И здесь возникает мысль, которая может оказаться полезной при рассмотрении знаменитого спора относительно древней и современной культуры, в котором одна сторона прощает всякую кажущуюся нелепость у древних ссылкой на нравы того века, а другая не допускает этого или, самое большее, извиняет автора, но не само произведение. На мой взгляд, спорящие стороны редко умели определить точные рамки этого спора. Изображение всяких невинных особенностей нравов подобно вышеупомянутым, разумеется, следует допускать, и человек, которого они шокируют, явно обнаруживает ложную изысканность и утонченность. Памятник поэту, который прочнее меди114, должен был бы рассыпаться, подобно простому кирпичу или глине, если бы люди не учитывали постоянных изменений, происходящих в нравах и обычаях, и не допускали ничего, кроме того, что соответствует господствующей в настоящее время моде. Следует ли нам выбросить портреты наших предков из-за того, что они изображены на них в рюшах и кринолинах? Но если представления о морали и приличиях при переходе от одного века к другому изменились и порочные нравы описываются без надлежащего порицания, то это следует признать искажающим данное поэтическое произведение и делающим его подлинно безобразным. Я не могу и не должен проникаться подобными чувствами. Я способен извинить поэта, принимая во внимание обычаи его века, но наслаждаться его произведением никоим образом не в состоянии. Недостаток человеколюбия и благопристойности, столь разительный в персонажах, созданных некоторыми древними поэтами, не исключая и 1омера, а также авторов греческих трагедий, значительно снижает достоинства их знаменитых творений и заставляет отдавать предпочтение произведениям современных авторов. Нас не интересуют судьбы и чувства столь грубых героев, нам не нравится отсутствие границ между пороком и добродетелью в запутанном клубке того и другого. И какое бы снисхождение мы ни оказывали предрассудкам автора, мы не можем заставить себя проникнуться его чувствами или испытывать привязанность к персонажам, которых мы явно считаем отрицательными.

С моральными принципами дело обстоит иначе, чем со всякого рода умозрительными взглядами. Они находятся в постоянном движении и изменении. Сын избирает иную систему, нежели отец. Более того, едва ли найдется человек, который мог бы похвастаться большим постоянством и устойчивостью в данном отношении. Какие бы умозрительные ошибки ни обнаруживались в области изящной словесности любого века или любой страны, они лишь в незначительной мере снижают ценность таких произведений. Нужна только определенная установка мысли и воображения, чтобы заставить нас вникнуть во все господствовавшие в то время взгляды и наслаждаться чувствами или выводами, вытекающими из этих взглядов. Но требуется огромное усилие, чтобы изменить наше суждение о нравах и вызвать чувства одобрения или порицания, любви или ненависти, отличающиеся от чувств, к которым за долгое время привык наш дух. В случае когда человек уверен в высокой нравственности той нормы морали, исходя из которой он выносит свое суждение, он по праву ревностно относится к ней и не станет на время менять свои идущие от сердца чувства в угоду какому бы то ни было писателю.
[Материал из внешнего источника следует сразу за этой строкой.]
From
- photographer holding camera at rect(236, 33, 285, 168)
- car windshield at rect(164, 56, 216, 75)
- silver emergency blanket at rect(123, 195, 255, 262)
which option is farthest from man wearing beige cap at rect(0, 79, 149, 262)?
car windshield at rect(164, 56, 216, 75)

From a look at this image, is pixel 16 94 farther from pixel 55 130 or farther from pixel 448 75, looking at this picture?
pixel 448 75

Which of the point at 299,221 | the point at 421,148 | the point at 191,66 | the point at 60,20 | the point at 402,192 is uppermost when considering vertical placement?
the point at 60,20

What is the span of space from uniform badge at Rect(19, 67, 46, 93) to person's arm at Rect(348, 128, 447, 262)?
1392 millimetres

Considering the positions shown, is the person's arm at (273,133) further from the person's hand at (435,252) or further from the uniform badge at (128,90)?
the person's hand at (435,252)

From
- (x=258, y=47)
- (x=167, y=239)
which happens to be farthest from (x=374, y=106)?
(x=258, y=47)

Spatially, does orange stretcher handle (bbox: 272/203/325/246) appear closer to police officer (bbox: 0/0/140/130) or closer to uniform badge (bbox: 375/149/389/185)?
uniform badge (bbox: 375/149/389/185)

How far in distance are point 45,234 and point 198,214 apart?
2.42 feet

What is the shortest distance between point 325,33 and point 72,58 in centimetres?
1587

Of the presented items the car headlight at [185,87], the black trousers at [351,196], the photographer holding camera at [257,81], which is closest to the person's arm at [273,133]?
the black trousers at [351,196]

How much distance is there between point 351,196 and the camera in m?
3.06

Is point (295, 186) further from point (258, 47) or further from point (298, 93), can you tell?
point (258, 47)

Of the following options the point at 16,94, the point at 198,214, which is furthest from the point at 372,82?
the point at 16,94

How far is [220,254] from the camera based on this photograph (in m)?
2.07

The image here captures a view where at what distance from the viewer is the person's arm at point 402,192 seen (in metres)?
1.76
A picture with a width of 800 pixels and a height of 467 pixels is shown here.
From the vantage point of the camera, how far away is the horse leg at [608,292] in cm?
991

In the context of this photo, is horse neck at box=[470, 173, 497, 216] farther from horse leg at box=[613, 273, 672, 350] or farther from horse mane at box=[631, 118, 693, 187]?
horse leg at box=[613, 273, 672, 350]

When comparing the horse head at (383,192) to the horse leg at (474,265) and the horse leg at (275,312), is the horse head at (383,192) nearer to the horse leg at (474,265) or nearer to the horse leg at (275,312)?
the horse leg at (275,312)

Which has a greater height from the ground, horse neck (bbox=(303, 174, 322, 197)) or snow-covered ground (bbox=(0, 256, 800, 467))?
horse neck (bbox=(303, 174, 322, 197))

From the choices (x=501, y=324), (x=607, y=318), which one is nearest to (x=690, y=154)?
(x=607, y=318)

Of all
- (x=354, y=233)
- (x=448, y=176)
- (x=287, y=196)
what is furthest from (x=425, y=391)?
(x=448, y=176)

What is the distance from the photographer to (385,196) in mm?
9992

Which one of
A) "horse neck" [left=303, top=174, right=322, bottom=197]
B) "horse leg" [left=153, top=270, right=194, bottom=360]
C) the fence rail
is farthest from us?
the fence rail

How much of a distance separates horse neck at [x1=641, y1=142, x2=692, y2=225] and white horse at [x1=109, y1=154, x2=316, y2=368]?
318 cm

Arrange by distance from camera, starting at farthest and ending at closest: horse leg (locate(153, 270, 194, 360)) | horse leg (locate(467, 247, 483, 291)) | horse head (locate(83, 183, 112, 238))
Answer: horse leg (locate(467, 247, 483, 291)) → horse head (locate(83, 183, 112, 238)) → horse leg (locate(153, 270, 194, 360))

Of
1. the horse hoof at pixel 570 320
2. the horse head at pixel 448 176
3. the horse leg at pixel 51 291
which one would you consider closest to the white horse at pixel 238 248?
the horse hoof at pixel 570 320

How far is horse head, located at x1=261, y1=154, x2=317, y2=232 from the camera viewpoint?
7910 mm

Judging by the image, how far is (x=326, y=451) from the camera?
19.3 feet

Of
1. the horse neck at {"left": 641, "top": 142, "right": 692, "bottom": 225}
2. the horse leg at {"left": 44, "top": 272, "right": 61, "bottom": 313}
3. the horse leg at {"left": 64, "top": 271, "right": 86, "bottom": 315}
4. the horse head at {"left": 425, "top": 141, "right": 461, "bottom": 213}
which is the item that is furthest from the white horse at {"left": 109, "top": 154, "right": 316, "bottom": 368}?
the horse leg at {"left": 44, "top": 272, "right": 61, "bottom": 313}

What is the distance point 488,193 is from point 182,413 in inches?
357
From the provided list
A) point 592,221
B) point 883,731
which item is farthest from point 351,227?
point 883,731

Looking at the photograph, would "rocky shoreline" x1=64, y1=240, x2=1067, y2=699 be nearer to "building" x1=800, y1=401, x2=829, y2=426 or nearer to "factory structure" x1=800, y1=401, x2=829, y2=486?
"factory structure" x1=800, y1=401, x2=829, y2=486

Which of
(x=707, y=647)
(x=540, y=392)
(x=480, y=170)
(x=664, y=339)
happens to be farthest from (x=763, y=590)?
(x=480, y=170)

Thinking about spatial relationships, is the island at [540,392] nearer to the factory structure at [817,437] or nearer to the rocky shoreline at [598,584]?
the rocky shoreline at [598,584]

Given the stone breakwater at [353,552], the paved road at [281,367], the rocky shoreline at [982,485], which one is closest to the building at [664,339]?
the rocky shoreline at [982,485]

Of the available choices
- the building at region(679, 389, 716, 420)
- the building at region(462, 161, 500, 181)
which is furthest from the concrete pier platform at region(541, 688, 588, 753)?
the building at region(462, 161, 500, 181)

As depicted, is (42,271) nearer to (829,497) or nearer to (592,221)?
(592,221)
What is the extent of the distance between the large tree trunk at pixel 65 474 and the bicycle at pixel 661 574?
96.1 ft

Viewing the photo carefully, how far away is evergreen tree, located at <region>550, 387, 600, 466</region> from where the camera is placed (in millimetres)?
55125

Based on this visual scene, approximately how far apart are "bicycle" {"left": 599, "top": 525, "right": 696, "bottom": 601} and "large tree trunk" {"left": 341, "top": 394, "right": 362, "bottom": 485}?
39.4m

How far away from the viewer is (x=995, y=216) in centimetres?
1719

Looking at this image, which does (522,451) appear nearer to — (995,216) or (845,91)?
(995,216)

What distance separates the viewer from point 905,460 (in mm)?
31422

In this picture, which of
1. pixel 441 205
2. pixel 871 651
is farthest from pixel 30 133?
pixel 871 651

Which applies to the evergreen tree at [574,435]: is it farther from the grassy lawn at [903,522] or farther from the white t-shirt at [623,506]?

Из всех умозрительных ошибок в гениальных произведениях самыми простительными являются те, которые относятся к религии. Никогда не следует судить о культуре или мудрости какого-либо народа или даже отдельных лиц по грубости или утонченности их теологических принципов. К тому здравому смыслу, который руководит людьми в обычных условиях жизни, в религиозных делах не прислушиваются; последние, как предполагают, находятся за пределами человеческого разума. Поэтому критик, стремящийся дать правильное представление о древней поэзии, не должен принимать во внимание все нелепости теологических воззрений язычников, а наше потомство должно в свою очередь отнестись к своим предкам столь же снисходительно. Ни одному поэту никогда нельзя ставить в вину какие-либо религиозные принципы до тех пор, пока они остаются просто теоретическими принципами и не овладевают им настолько, что бросают на него пятно фанатизма или суеверия. Когда же это происходит, они разрушают чувства морали и нарушают естественную границу между пороком и добродетелью. Поэтому, согласно вышеупомянутому признаку, они являются вечными позорными пятнами и никакие предрассудки и ложные взгляды века не в силах их оправдать.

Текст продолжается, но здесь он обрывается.